> Текст для чтения

******

Вот это определение ”между своими” и является главным. Наталья Андреевна не только мой большой друг, непревзойдённый мастер, обаятельный и приятный собеседник, но, и – продолжатель технических и технологических методик Чуракова. Мой незаменимый консультант, неназойливый и тонкий педагог, настоящий наставник молодых, воспитавший десятки музейных реставраторов не одного поколения. Кладезь! Хорошо, что есть она, а то, читая `многоумные`, `многомудрые`, припудренные псевдонаукой доклады, последовательно издаваемые `Третьяковской галереей`, современных (`практикующих`, так сказать) реставраторов, можно только сбивать ими с истинного пути вступающих на него молодых учащихся реставраторов и самому впадать в `глубокую кому` и депрессию: “от чего всё так”. «Не мучь себя и картину, получай удовольствие; трудись всегда. Дома и на работе – пиши, копируй, чтобы ты был в тонусе. Интересуйся искусством, живи им. Бери `халтуру`, зарабатывай, живи полноценно, не теряй мастерства. Работай так, чтобы получать радость! Надо понимать и любить художника, которого реставрируешь. Любить жизнь и жить!» – пересказывает мне часто Наталья Андреевна слова своего прекрасного и любимого учителя…
Я-то – метр шестьдесят пять (или шесть? не помню… или, наоборот? перед армией и измерялся последний раз), а она – ещё меньше меня в два раза. Об остальном я писать не буду… А улыбка! да… Сколько мужчин (и сколько среди них выдающихся, известных, непростых [в хорошем смысле]) было у её колен. Почему было – и сейчас – отбоя им нету… `Несть числа`. Скромная… Живая, заводная, открытая, душевная, щедрая на деньги, слова, угощения, благородная. Она – француженка. Её девичья фамилия – Савари. Однажды, в фильме ‘ВАТЕРЛОО’ при Наполеоне я увидел на экране – Савари, адъютанта Наполеона… Это был, верно, один из её славных предшественников. Такой, ничего себе… сам. Хотя, конечно же, это был лишь хороший актёр эпизода, но я поверил – в жизнь.

******

> Что нужно сделать
**A)** Проверьте по тексту о Наталье Андреевне, верны ли утверждения (i), (ii) и (iii). На каждое ответьте «да» или «нет» и приведите точную цитату, которая это решает.
(i) Девичья фамилия Натальи Андреевны — Савари.
(ii) Наталья Андреевна продолжает методики Чуракова.
(iii) По словам учителя, которые пересказывает Наталья Андреевна, писать и копировать нужно только на работе.
**B)** Продолжите текст о Наталье Андреевне, начав сразу после его последнего предложения.

> Данные для проверки
******

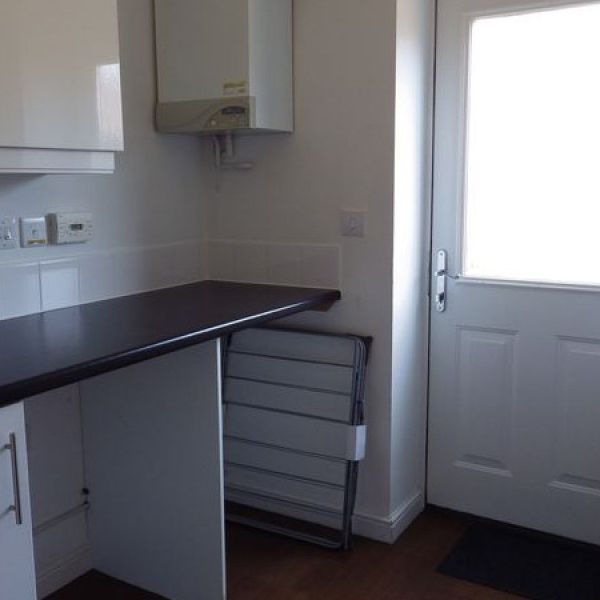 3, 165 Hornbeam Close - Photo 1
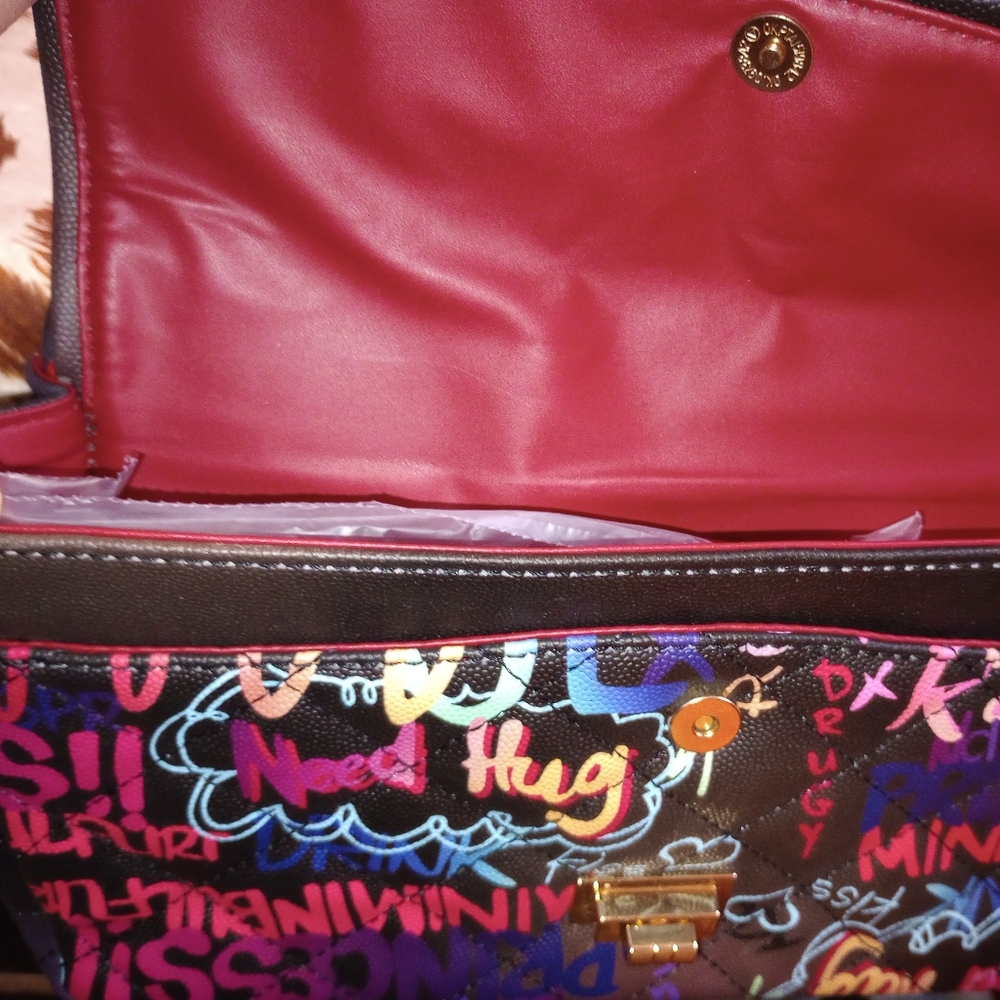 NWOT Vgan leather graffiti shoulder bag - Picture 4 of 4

******

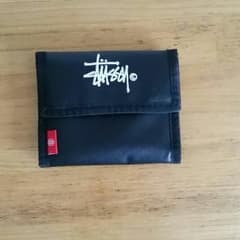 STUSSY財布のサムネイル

******

> Ваши ответы
**A)**
(i) Да: «Её девичья фамилия – Савари.»
(ii) Да: «продолжатель технических и технологических методик Чуракова».
(iii) Нет: «Дома и на работе – пиши, копируй, чтобы ты был в тонусе.»

**B)**
У нас миллион общих знакомых и нитей, нас связующих – нам есть что и кого обсуждать и обсудить по телефону до белого раскаления трубки и нервных срывов домашних. Самая удачная моя шутка-розыгрыш? – хотите расскажу?
Пожалте-с! Прошу!
Наталья Андреевна повествовала как-то мне о своей первой любви. (Мы что-то натягивали вместе. – Я был на очередной стажировке от музея, музея-заповедника “АБРАМЦЕВО”, в Центре Грабаря. Она – мой неизменный руководитель вот уже – сколько?.. дай Бог памяти!..) Первый был у неё – голубоглазый Вадим. Моряк, красавец, силач, гимнаст. Она соврала, что ей было – восемнадцать (или шестнадцать?). (А было – порядка четырнадцати, кажется.) Они занимались в студии вместе… Вадим – после фронта. Герой. С густым чубом. Светловолосый. Она – брюнетка. Он – в три раза крупнее. Ёё.
Назначили свидание.
Она долго ждала. Вадим не пришёл. Исчез.
И больше не появился вообще. Никогда. И больше она о нём не слышала. Ничего. Никогда. Исчез. Совсем. Ничего, как она ни искала. И из студии. Исчез. И она не нашла его больше.
Ей было где то в районе – тринадцати-четырнадцати тогда. Она соврала Вадиму. Голубоглазый такой. Герой. В медалях. Гимнаст. Блондин. Хорошо рисовал, писал маслом… «Загляденье», – охарактеризовала она его мне коротко (и мгновенно).
Это было после войны. Сразу… Сразу…
После…
Мы что-то натягивали с Натальей Андреевной. На подрамник. (Левитана, кажется? Серова? Кончаловского? Удальцову? да, какая разница!..)
Я слушал молча.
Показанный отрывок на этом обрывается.